STORED ROWS ▸
━━━━

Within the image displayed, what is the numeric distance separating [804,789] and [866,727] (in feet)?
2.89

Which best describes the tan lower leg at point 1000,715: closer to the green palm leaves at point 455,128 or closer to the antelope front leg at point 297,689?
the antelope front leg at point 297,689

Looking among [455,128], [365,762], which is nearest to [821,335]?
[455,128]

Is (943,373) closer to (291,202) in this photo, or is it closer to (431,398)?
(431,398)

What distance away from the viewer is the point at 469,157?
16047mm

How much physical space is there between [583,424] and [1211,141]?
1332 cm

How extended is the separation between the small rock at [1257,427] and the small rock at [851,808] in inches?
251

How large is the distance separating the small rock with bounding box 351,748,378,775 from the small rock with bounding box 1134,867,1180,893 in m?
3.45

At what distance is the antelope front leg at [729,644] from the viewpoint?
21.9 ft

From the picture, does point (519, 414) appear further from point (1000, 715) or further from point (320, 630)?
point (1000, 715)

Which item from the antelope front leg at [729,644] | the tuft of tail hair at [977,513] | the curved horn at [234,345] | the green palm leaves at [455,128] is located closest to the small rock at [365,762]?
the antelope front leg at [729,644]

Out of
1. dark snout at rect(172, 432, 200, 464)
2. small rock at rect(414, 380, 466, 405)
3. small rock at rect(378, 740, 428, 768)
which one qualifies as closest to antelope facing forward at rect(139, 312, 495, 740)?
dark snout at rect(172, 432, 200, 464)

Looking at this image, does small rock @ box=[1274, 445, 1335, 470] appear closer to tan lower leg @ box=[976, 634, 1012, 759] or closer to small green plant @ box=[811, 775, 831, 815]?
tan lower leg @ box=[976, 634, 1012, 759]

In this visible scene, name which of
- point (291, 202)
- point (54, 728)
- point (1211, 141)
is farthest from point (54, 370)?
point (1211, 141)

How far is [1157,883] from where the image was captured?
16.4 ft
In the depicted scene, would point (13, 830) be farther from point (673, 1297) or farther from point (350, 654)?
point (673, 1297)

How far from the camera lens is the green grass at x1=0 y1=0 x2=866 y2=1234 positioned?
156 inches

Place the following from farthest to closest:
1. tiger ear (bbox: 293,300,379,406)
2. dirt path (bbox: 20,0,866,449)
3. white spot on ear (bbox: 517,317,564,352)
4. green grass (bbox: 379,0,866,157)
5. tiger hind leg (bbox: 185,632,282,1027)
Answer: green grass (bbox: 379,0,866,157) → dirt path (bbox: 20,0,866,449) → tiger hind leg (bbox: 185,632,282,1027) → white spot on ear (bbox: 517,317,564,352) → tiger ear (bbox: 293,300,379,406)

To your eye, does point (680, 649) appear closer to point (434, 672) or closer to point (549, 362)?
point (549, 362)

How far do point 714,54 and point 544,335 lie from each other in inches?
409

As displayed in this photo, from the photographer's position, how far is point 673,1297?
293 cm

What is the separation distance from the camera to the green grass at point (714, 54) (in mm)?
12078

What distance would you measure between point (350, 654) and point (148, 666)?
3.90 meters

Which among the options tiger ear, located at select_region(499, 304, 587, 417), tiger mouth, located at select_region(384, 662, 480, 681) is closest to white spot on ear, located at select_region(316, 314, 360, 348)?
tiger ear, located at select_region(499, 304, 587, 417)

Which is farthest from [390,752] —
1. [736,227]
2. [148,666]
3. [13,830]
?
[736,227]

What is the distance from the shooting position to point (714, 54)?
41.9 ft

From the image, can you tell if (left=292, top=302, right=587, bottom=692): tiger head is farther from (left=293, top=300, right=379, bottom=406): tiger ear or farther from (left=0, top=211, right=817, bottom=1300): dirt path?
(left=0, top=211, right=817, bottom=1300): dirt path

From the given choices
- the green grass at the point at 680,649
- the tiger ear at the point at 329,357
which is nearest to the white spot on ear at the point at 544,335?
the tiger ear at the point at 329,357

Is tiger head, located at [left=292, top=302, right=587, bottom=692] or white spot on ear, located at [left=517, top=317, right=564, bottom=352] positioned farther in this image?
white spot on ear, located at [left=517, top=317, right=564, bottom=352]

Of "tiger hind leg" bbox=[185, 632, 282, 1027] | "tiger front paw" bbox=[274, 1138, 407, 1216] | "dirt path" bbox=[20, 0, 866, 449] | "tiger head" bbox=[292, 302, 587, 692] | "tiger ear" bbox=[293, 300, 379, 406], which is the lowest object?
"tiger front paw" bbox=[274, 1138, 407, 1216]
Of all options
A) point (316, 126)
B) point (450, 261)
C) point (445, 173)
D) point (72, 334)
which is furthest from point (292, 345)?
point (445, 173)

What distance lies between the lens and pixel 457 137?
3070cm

━━━━

TO DO ▸ Please rewrite all of the entries above, changing "small rock" to "pebble" wherever it appears and leaving everything else as it is.

OUTPUT FOR THIS TASK ▸
Within the image displayed, what is the numeric distance separating [804,789] and [866,727] (in feet)?
2.89

Which best describes the tan lower leg at point 1000,715: closer to the green palm leaves at point 455,128 or closer to the antelope front leg at point 297,689?
the antelope front leg at point 297,689

Looking among [455,128], [365,762], which is nearest to [821,335]?
[455,128]

Is (943,373) closer to (291,202) in this photo, or is it closer to (431,398)?
(431,398)

What distance away from the viewer is the point at 469,157?
16047mm

How much physical space is there between [583,424] and [1211,141]?
1332 cm

How extended is the separation between the pebble at [1257,427] and the pebble at [851,808] in inches?
251

How large is the distance separating the pebble with bounding box 351,748,378,775 from the pebble with bounding box 1134,867,1180,893 in m?
3.45

At what distance is the antelope front leg at [729,644] from the viewpoint?
21.9 ft

From the picture, does point (519, 414) appear further from point (1000, 715) or further from point (320, 630)?
point (1000, 715)

Which item from the antelope front leg at [729,644] | the tuft of tail hair at [977,513] | the curved horn at [234,345] | the green palm leaves at [455,128] is located closest to the pebble at [365,762]?
the antelope front leg at [729,644]

Out of
1. dark snout at rect(172, 432, 200, 464)
2. pebble at rect(414, 380, 466, 405)
3. pebble at rect(378, 740, 428, 768)
which one qualifies as closest to antelope facing forward at rect(139, 312, 495, 740)?
dark snout at rect(172, 432, 200, 464)

Looking at this image, does pebble @ box=[1274, 445, 1335, 470] appear closer to tan lower leg @ box=[976, 634, 1012, 759] or closer to small green plant @ box=[811, 775, 831, 815]?
tan lower leg @ box=[976, 634, 1012, 759]

In this visible scene, name which of
- point (291, 202)
- point (54, 728)
- point (1211, 141)
is farthest from point (54, 370)?
point (1211, 141)

How far is [1157,883] from where the image was captured?
16.4 ft
In the depicted scene, would point (13, 830) be farther from point (673, 1297) or farther from point (350, 654)?
point (673, 1297)

How far from the camera lens is the green grass at x1=0 y1=0 x2=866 y2=1234 positioned?
156 inches

Place the following from farthest to closest:
1. tiger ear (bbox: 293,300,379,406)
2. dirt path (bbox: 20,0,866,449)
3. white spot on ear (bbox: 517,317,564,352)
4. green grass (bbox: 379,0,866,157)
5. tiger hind leg (bbox: 185,632,282,1027)
Answer: green grass (bbox: 379,0,866,157) → dirt path (bbox: 20,0,866,449) → tiger hind leg (bbox: 185,632,282,1027) → white spot on ear (bbox: 517,317,564,352) → tiger ear (bbox: 293,300,379,406)

To your eye, does point (680, 649) appear closer to point (434, 672) or closer to point (549, 362)?
point (549, 362)

How far do point 714,54 and point 544,335 lie from each other in inches?
409

As displayed in this photo, from the photographer's position, how far is point 673,1297?
293 cm

What is the separation distance from the camera to the green grass at point (714, 54) (in mm)?
12078

What distance would you measure between point (350, 654) and point (148, 666)?
3.90 meters

Which among the options tiger ear, located at select_region(499, 304, 587, 417), tiger mouth, located at select_region(384, 662, 480, 681) is closest to white spot on ear, located at select_region(316, 314, 360, 348)?
tiger ear, located at select_region(499, 304, 587, 417)

Which is farthest from [390,752] —
1. [736,227]
2. [148,666]
3. [13,830]
?
[736,227]

What is the distance from the shooting position to point (714, 54)?
41.9 ft

From the image, can you tell if (left=292, top=302, right=587, bottom=692): tiger head is farther from (left=293, top=300, right=379, bottom=406): tiger ear or farther from (left=0, top=211, right=817, bottom=1300): dirt path?
(left=0, top=211, right=817, bottom=1300): dirt path

From the given choices
- the green grass at the point at 680,649
- the tiger ear at the point at 329,357
which is nearest to the white spot on ear at the point at 544,335?
the tiger ear at the point at 329,357

Is tiger head, located at [left=292, top=302, right=587, bottom=692] or white spot on ear, located at [left=517, top=317, right=564, bottom=352] positioned farther in this image?
white spot on ear, located at [left=517, top=317, right=564, bottom=352]

Of "tiger hind leg" bbox=[185, 632, 282, 1027] | "tiger front paw" bbox=[274, 1138, 407, 1216] | "dirt path" bbox=[20, 0, 866, 449] | "tiger head" bbox=[292, 302, 587, 692] | "tiger ear" bbox=[293, 300, 379, 406], which is the lowest object?
"tiger front paw" bbox=[274, 1138, 407, 1216]
Of all options
A) point (316, 126)
B) point (450, 261)
C) point (445, 173)
D) point (72, 334)
which is furthest from point (292, 345)?
point (445, 173)

What distance lies between the lens and pixel 457 137?
3070cm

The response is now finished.